● **Quoted text**:
____
- Poster for Lena Horne: The Lady and Her Music
- Productions: 1981–1982 Broadway 1982–1983 US National Tour, Canada 1984 West End, Stockholm, Sweden

= Lena Horne: The Lady and Her Music =

Lena Horne: The Lady and Her Music was a 1981 Broadway musical revue written for and starring American singer and actress Lena Horne. The musical was produced by Michael Frazier, Fred Walker & Sherman B. Sneed, and the cast album was produced by Quincy Jones. The well received show opened on May 12, 1981, at the Nederlander Theatre and after 333 performances, closing to go on tour on June 30, 1982, Horne's 65th birthday. Horne toured with the show in the U.S. and Canada and performed in London and Stockholm in 1984.

==Background==
Lena Horne (1917–2010), is an American singer and actress. Horne joined the chorus of the Cotton Club at the age of sixteen and became a band singer and nightclub performer before moving to Hollywood where she had small parts in numerous movies, and much more substantial parts in the films Cabin in the Sky and Stormy Weather (1943). Due to the red scare and her progressive political views, she was blacklisted and unable to get work in Hollywood. She returned to her roots as a nightclub performer. In the 1960s she participated in the March on Washington and performed in nightclubs and television. She announced her retirement in March 1980 and performed a two-month farewell tour of the United States. Director Arthur Faria discarded the multi character script called Lena's World and conceived for her a one-woman show which became Lena Horne: The Lady and Her Music-

==Format==
Throughout the show Horne sang and danced to Tin Pan Alley songs, jazz standards, music from films in which she had appeared, and songs written for her. The show sought to portray Horne's life from her beginning in show business to the present. During the show she spoke of the racism that she had encountered, describing how Hollywood producers told her she opened her mouth too big when she sang and devised a makeup for her, Light Egyptian, which was applied to white actresses such as Ava Gardner and Hedy Lamarr, who took roles that Horne could have possibly played.

Horne performed her signature song, "Stormy Weather", twice in the show, the first time more subdued than the second. She was accompanied by dancers and backup singers. Costumes were designed by Giorgio di Sant' Angelo.

== Response ==

=== Critical reception ===
The Broadway production opened at the Nederlander Theatre on May 12, 1981, after thirteen previews, and met with a positive critical response. Stephen Holden, reviewing the album of the show in Rolling Stone, wrote that Horne had "turned the conventions of the one-person extravaganza inside out...Instead of a self-glorifying ego trip, her performance is a shared journey of self-discovery about the human cost (to the audience as well as the singer) of being a symbol", adding that Horne's singing "hits peaks of ferocity, tenderness, playfulness and sheer delight that would have seemed unthinkable in her glamour-girl days...her performance here is a sustained cry of affirmation, and because that affirmation acknowledges the bitterness, cynicism and toughness of the world, it's exceptionally moving in ways that conventionally optimistic musical celebrations rarely are".
____
● **Data listing**:
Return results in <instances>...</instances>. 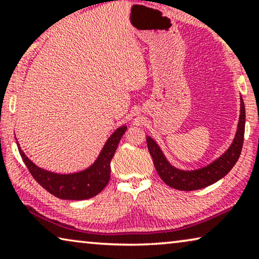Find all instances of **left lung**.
Segmentation results:
<instances>
[{"mask_svg": "<svg viewBox=\"0 0 259 259\" xmlns=\"http://www.w3.org/2000/svg\"><path fill=\"white\" fill-rule=\"evenodd\" d=\"M244 131H245V107H244V102L240 97V115L235 140L230 148L211 164L192 171L176 169L166 161L162 150L151 137H147V144L152 161H154L156 171L162 178V181L169 187L177 189V190L192 191L216 183L235 166L240 152H242Z\"/></svg>", "mask_w": 259, "mask_h": 259, "instance_id": "8db88e82", "label": "left lung"}]
</instances>
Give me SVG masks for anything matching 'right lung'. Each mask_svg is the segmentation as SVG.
I'll return each mask as SVG.
<instances>
[{
    "instance_id": "add662e5",
    "label": "right lung",
    "mask_w": 259,
    "mask_h": 259,
    "mask_svg": "<svg viewBox=\"0 0 259 259\" xmlns=\"http://www.w3.org/2000/svg\"><path fill=\"white\" fill-rule=\"evenodd\" d=\"M125 130V125L116 130L109 137L96 162L87 170L77 174L60 175L43 170L36 166L24 155V152L21 150L20 144H17V147L29 172L42 188L61 199L81 201V199L94 197L107 187L110 180V162Z\"/></svg>"
}]
</instances>
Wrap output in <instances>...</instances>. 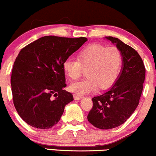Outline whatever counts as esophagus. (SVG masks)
Listing matches in <instances>:
<instances>
[{"label": "esophagus", "instance_id": "34e87169", "mask_svg": "<svg viewBox=\"0 0 156 156\" xmlns=\"http://www.w3.org/2000/svg\"><path fill=\"white\" fill-rule=\"evenodd\" d=\"M73 97H74L75 100H80V99H81V98H83V95H78V94H74V95H73Z\"/></svg>", "mask_w": 156, "mask_h": 156}]
</instances>
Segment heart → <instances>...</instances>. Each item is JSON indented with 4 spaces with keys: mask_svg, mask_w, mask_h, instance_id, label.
Returning a JSON list of instances; mask_svg holds the SVG:
<instances>
[{
    "mask_svg": "<svg viewBox=\"0 0 156 156\" xmlns=\"http://www.w3.org/2000/svg\"><path fill=\"white\" fill-rule=\"evenodd\" d=\"M121 66L122 55L117 48L92 44L80 51L78 60L67 58L63 68L66 75L73 80L81 76L83 67L87 68V77L70 86L73 92L83 95L95 92L99 87L105 89L112 86L119 75Z\"/></svg>",
    "mask_w": 156,
    "mask_h": 156,
    "instance_id": "heart-1",
    "label": "heart"
}]
</instances>
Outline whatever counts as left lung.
<instances>
[{"label": "left lung", "instance_id": "8db88e82", "mask_svg": "<svg viewBox=\"0 0 156 156\" xmlns=\"http://www.w3.org/2000/svg\"><path fill=\"white\" fill-rule=\"evenodd\" d=\"M122 55V69L115 84L105 93L92 98L89 122L101 130L119 127L132 115L139 105L146 69L136 51L119 38L105 37Z\"/></svg>", "mask_w": 156, "mask_h": 156}]
</instances>
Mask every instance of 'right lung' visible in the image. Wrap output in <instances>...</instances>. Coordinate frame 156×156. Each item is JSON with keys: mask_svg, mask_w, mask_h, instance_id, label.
I'll list each match as a JSON object with an SVG mask.
<instances>
[{"mask_svg": "<svg viewBox=\"0 0 156 156\" xmlns=\"http://www.w3.org/2000/svg\"><path fill=\"white\" fill-rule=\"evenodd\" d=\"M85 37H41L21 49L12 70L13 104L20 118L32 127L48 129L61 119L73 100L67 92L63 64L86 41Z\"/></svg>", "mask_w": 156, "mask_h": 156, "instance_id": "right-lung-1", "label": "right lung"}]
</instances>
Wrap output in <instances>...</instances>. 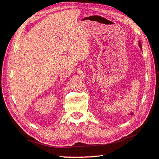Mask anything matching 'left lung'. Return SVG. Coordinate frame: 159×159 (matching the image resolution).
I'll list each match as a JSON object with an SVG mask.
<instances>
[{
	"label": "left lung",
	"mask_w": 159,
	"mask_h": 159,
	"mask_svg": "<svg viewBox=\"0 0 159 159\" xmlns=\"http://www.w3.org/2000/svg\"><path fill=\"white\" fill-rule=\"evenodd\" d=\"M139 47H140L141 49V42L140 41L139 42Z\"/></svg>",
	"instance_id": "8db88e82"
}]
</instances>
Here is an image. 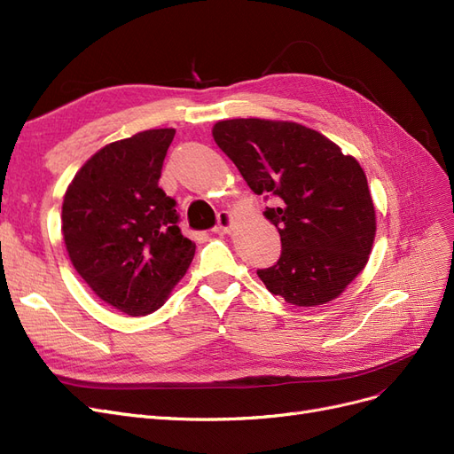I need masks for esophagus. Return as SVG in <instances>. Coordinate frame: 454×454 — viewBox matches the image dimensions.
Listing matches in <instances>:
<instances>
[{
    "label": "esophagus",
    "mask_w": 454,
    "mask_h": 454,
    "mask_svg": "<svg viewBox=\"0 0 454 454\" xmlns=\"http://www.w3.org/2000/svg\"><path fill=\"white\" fill-rule=\"evenodd\" d=\"M231 226V215L228 211H221L216 215V226L213 228L215 233H224Z\"/></svg>",
    "instance_id": "1"
}]
</instances>
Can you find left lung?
<instances>
[{
  "instance_id": "obj_1",
  "label": "left lung",
  "mask_w": 454,
  "mask_h": 454,
  "mask_svg": "<svg viewBox=\"0 0 454 454\" xmlns=\"http://www.w3.org/2000/svg\"><path fill=\"white\" fill-rule=\"evenodd\" d=\"M213 139L254 194L273 200L264 215L279 230L281 256L258 277L298 307L338 298L368 262L375 209L353 156L296 122L233 119Z\"/></svg>"
}]
</instances>
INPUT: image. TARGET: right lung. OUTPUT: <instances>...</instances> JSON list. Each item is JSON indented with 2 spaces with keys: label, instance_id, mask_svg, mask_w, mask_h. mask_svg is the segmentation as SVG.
I'll return each mask as SVG.
<instances>
[{
  "label": "right lung",
  "instance_id": "add662e5",
  "mask_svg": "<svg viewBox=\"0 0 454 454\" xmlns=\"http://www.w3.org/2000/svg\"><path fill=\"white\" fill-rule=\"evenodd\" d=\"M175 129H147L98 151L71 181L62 231L77 273L116 309L156 311L183 279L196 245L177 201L158 186Z\"/></svg>",
  "mask_w": 454,
  "mask_h": 454
}]
</instances>
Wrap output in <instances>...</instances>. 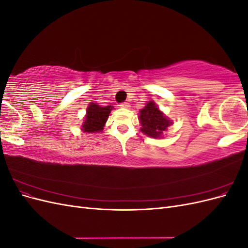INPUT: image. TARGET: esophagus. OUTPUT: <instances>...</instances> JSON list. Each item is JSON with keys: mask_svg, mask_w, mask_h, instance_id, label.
Here are the masks:
<instances>
[{"mask_svg": "<svg viewBox=\"0 0 248 248\" xmlns=\"http://www.w3.org/2000/svg\"><path fill=\"white\" fill-rule=\"evenodd\" d=\"M120 108H130V104H129V103H127V102H124V103H121V104H120Z\"/></svg>", "mask_w": 248, "mask_h": 248, "instance_id": "obj_1", "label": "esophagus"}]
</instances>
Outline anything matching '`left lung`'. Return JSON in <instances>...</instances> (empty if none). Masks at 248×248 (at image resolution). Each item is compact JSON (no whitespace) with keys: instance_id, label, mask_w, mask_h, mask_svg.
<instances>
[{"instance_id":"obj_1","label":"left lung","mask_w":248,"mask_h":248,"mask_svg":"<svg viewBox=\"0 0 248 248\" xmlns=\"http://www.w3.org/2000/svg\"><path fill=\"white\" fill-rule=\"evenodd\" d=\"M139 121L141 126L140 131L152 139L164 138V132L170 125L174 124L153 100L146 103V107L140 110Z\"/></svg>"}]
</instances>
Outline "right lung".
I'll return each instance as SVG.
<instances>
[{"instance_id":"obj_1","label":"right lung","mask_w":248,"mask_h":248,"mask_svg":"<svg viewBox=\"0 0 248 248\" xmlns=\"http://www.w3.org/2000/svg\"><path fill=\"white\" fill-rule=\"evenodd\" d=\"M111 109H114V107H101L94 102L90 103L87 108L84 123L80 127L81 131L87 133L102 132Z\"/></svg>"}]
</instances>
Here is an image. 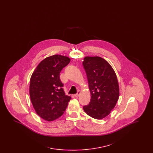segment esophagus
Instances as JSON below:
<instances>
[{
  "mask_svg": "<svg viewBox=\"0 0 153 153\" xmlns=\"http://www.w3.org/2000/svg\"><path fill=\"white\" fill-rule=\"evenodd\" d=\"M80 94H81V92H80V91H79L77 92V93L74 95V96H75L76 97H78L80 96Z\"/></svg>",
  "mask_w": 153,
  "mask_h": 153,
  "instance_id": "1",
  "label": "esophagus"
}]
</instances>
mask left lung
I'll return each mask as SVG.
<instances>
[{"instance_id": "obj_1", "label": "left lung", "mask_w": 153, "mask_h": 153, "mask_svg": "<svg viewBox=\"0 0 153 153\" xmlns=\"http://www.w3.org/2000/svg\"><path fill=\"white\" fill-rule=\"evenodd\" d=\"M82 65L87 77L91 99L83 107L85 112L94 119L108 116L119 97L117 75L109 63L100 57H85Z\"/></svg>"}]
</instances>
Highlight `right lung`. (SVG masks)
I'll return each mask as SVG.
<instances>
[{
	"label": "right lung",
	"instance_id": "obj_1",
	"mask_svg": "<svg viewBox=\"0 0 153 153\" xmlns=\"http://www.w3.org/2000/svg\"><path fill=\"white\" fill-rule=\"evenodd\" d=\"M71 59L56 54L45 58L36 66L30 82L31 102L37 115L51 122L62 116L71 99L65 95L59 73Z\"/></svg>",
	"mask_w": 153,
	"mask_h": 153
}]
</instances>
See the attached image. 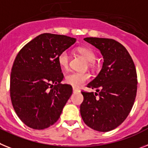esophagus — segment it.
I'll list each match as a JSON object with an SVG mask.
<instances>
[{"label":"esophagus","mask_w":148,"mask_h":148,"mask_svg":"<svg viewBox=\"0 0 148 148\" xmlns=\"http://www.w3.org/2000/svg\"><path fill=\"white\" fill-rule=\"evenodd\" d=\"M79 92V90H78L77 89H76V88L73 87V92L74 93H76V92Z\"/></svg>","instance_id":"obj_1"}]
</instances>
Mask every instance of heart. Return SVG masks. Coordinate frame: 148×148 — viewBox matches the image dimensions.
<instances>
[{"instance_id": "heart-1", "label": "heart", "mask_w": 148, "mask_h": 148, "mask_svg": "<svg viewBox=\"0 0 148 148\" xmlns=\"http://www.w3.org/2000/svg\"><path fill=\"white\" fill-rule=\"evenodd\" d=\"M77 52L80 55L85 58L90 64L95 60V53L91 49L87 47H79ZM70 62V54L68 50H64L58 56V63L61 68L67 70L69 67ZM89 79V74L88 73H81V72H71L65 76V82L69 85L75 88L80 87L86 82Z\"/></svg>"}]
</instances>
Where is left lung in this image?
I'll use <instances>...</instances> for the list:
<instances>
[{
	"label": "left lung",
	"instance_id": "8db88e82",
	"mask_svg": "<svg viewBox=\"0 0 148 148\" xmlns=\"http://www.w3.org/2000/svg\"><path fill=\"white\" fill-rule=\"evenodd\" d=\"M103 56L102 68L87 87L97 92H81L84 101L80 110L89 127L99 132L114 130L128 116L137 92V74L127 49L113 39L86 38Z\"/></svg>",
	"mask_w": 148,
	"mask_h": 148
}]
</instances>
____
● **Exercise instructions**:
Substitute "Broadway venue" for "Nederlander Theatre" and write out the Lena Horne revue article from "- Poster for" to "Stockholm in 1984." with that change. The entries have nothing to do with what is asked here.

● **Expected answer**:
- Poster for Lena Horne: The Lady and Her Music
- Productions: 1981–1982 Broadway 1982–1983 US National Tour, Canada 1984 West End, Stockholm, Sweden

= Lena Horne: The Lady and Her Music =

Lena Horne: The Lady and Her Music was a 1981 Broadway musical revue written for and starring American singer and actress Lena Horne. The musical was produced by Michael Frazier, Fred Walker & Sherman B. Sneed, and the cast album was produced by Quincy Jones. The well received show opened on May 12, 1981, at the Broadway venue and after 333 performances, closing to go on tour on June 30, 1982, Horne's 65th birthday. Horne toured with the show in the U.S. and Canada and performed in London and Stockholm in 1984.